> **Task directions**: Copy the stretch of the records below from the line containing "What is the" through the end, reproducing each line unchanged.

> **Records from a spatial question set**:
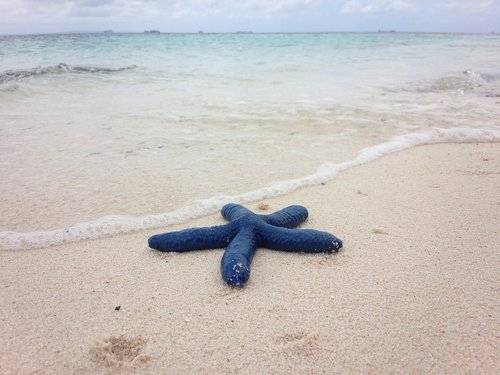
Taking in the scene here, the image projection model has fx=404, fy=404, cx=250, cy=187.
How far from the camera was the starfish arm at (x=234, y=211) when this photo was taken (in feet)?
10.3

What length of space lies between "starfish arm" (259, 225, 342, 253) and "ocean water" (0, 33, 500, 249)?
3.32ft

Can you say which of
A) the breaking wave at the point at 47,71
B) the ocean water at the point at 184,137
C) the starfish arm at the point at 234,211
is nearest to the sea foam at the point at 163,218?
the ocean water at the point at 184,137

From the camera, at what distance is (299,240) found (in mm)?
2871

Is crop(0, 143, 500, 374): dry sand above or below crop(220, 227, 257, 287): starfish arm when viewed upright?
below

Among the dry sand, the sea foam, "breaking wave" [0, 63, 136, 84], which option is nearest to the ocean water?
the sea foam

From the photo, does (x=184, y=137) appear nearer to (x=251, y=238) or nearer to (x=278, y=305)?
(x=251, y=238)

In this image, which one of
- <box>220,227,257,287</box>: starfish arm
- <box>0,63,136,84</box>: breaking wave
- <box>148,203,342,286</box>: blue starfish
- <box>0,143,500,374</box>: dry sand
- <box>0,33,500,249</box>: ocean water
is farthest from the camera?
<box>0,63,136,84</box>: breaking wave

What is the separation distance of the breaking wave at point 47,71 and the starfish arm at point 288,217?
10.7 meters

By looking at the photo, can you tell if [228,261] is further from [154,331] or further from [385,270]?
[385,270]

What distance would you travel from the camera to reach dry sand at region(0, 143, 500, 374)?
2018mm

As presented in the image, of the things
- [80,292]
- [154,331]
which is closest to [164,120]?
[80,292]

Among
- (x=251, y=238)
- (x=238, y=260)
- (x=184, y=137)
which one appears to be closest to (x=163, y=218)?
(x=251, y=238)

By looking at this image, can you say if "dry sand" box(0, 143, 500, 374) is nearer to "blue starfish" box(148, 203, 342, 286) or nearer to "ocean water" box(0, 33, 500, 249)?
"blue starfish" box(148, 203, 342, 286)

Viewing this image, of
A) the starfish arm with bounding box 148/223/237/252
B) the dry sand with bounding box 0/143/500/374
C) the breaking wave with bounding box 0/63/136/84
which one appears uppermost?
the breaking wave with bounding box 0/63/136/84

> **Solution to this exercise**:
What is the separation distance of the breaking wave at point 47,71 and the starfish arm at point 288,217?
10.7 meters

By looking at the photo, can you tell if [228,261] is further from [154,331] or further from [385,270]?
[385,270]

What distance would you travel from the camera to reach dry sand at region(0, 143, 500, 374)?
2018mm

As presented in the image, of the things
- [80,292]
- [154,331]
which is closest to [164,120]?
[80,292]

Among
- (x=251, y=238)
- (x=238, y=260)
- (x=184, y=137)
which one appears to be closest to (x=163, y=218)?
(x=251, y=238)

By looking at this image, can you say if "dry sand" box(0, 143, 500, 374) is nearer to "blue starfish" box(148, 203, 342, 286) or nearer to "ocean water" box(0, 33, 500, 249)?
"blue starfish" box(148, 203, 342, 286)

Viewing this image, of
A) the starfish arm with bounding box 148/223/237/252
B) the dry sand with bounding box 0/143/500/374
C) the breaking wave with bounding box 0/63/136/84
which one appears uppermost?
the breaking wave with bounding box 0/63/136/84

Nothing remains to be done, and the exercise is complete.